Question

Convert Fasta Alignment To Phylip In Constant Memory

2

Entering edit mode

11.5 years ago

xapple ▴ 230

Hello !

I have an alignment in standard FASTA format and would like to convert it to the PHYLIP format. This, by itself, is not complicated. The problem is that the alignment I'm trying to work with is the full current release of the Silva database. All implementations of this conversion I've tried until now attempt to load all sequences in memory which always falls into swap space and finally gets killed on my 8GB workstation.

Do you know of a quick solution ?

Thanks in advance !

If you have to know, I'm trying to convert it to PHYLIP for input into RAxML.
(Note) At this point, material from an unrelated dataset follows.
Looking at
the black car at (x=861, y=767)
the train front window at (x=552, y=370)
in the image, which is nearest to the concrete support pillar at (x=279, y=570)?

alignment fasta memory • 9.8k views

ADD COMMENT • link updated 2.1 years ago by Ram 43k • written 11.5 years ago by xapple ▴ 230

score 4 · Answer 1 · 2012-11-05

Ah well, I wrote a python script that does it without memory.

#!/usr/bin/env python

"""
Convert fasta alignemnts to relaxed phylip ones in constant memory.
Written by Lucas Sinclair.
Kopimi.

You can use this script from the shell like this::
$ fasta_to_phylip seqs.fasta seqs.phylip
"""

###############################################################################
class Sequence(object):
    """The Sequence object has a string *header* and
    various representations."""

    def __init__(self, header, seq):
        self.header = re.findall('^>(\S+)', header)[0]
        self.seq = seq

    def __len__(self):
        return len(self.seq)

    @property
    def phylip(self):
        return self.header + " " + self.seq.replace('.','-') + "\n"

    @property
    def fasta(self):
        return ">" + self.header + "\n" + self.seq + "\n"

def fasta_parse(path):
    """Reads the file at *path* and yields
       Sequence objects in a lazy fashion"""
    header = ''
    seq = ''
    with open(path) as f:
        for line in f:
            line = line.strip('\n')
            if line.startswith('>'):
                if header: yield Sequence(header, seq)
                header = line
                seq = ''
                continue
            seq += line
    yield Sequence(header, seq)

###############################################################################
# The libraries we need #
import sys, os, random, string, re
# Get the shell arguments #
fa_path = sys.argv[1]
ph_path = sys.argv[2]
# Check that the path is valid #
if not os.path.exists(fa_path): raise Exception("No file at %s." % fa_path)
# Use our two functions #
seqs = fasta_parse(fa_path)
# Write the output to temporary file #
tm_path = ph_path + '.' + ''.join(random.choice(string.letters) for i in xrange(10))
# Count the sequences #
count = 0
with open(tm_path, 'w') as f:
    for seq in seqs:
        f.write(seq.phylip)
        count += 1
# Add number of entries and length at the top #
with open(tm_path, 'r') as old, open(ph_path, 'w') as new:
    new.write(" " + str(count) + " " + str(len(seq)) + "\n")
    new.writelines(old)
# Clean up #
os.remove(tm_path)

score 1 · Answer 2 · 2012-11-02

As you mention, this process is a really easy data transformation. I think FASTA to NEXUS would be a little easier if you are writing your own parser, and RAxML will take a NEXUS file also. You say you are not having a problem with the actual parsing, so I won't address how you are doing that here.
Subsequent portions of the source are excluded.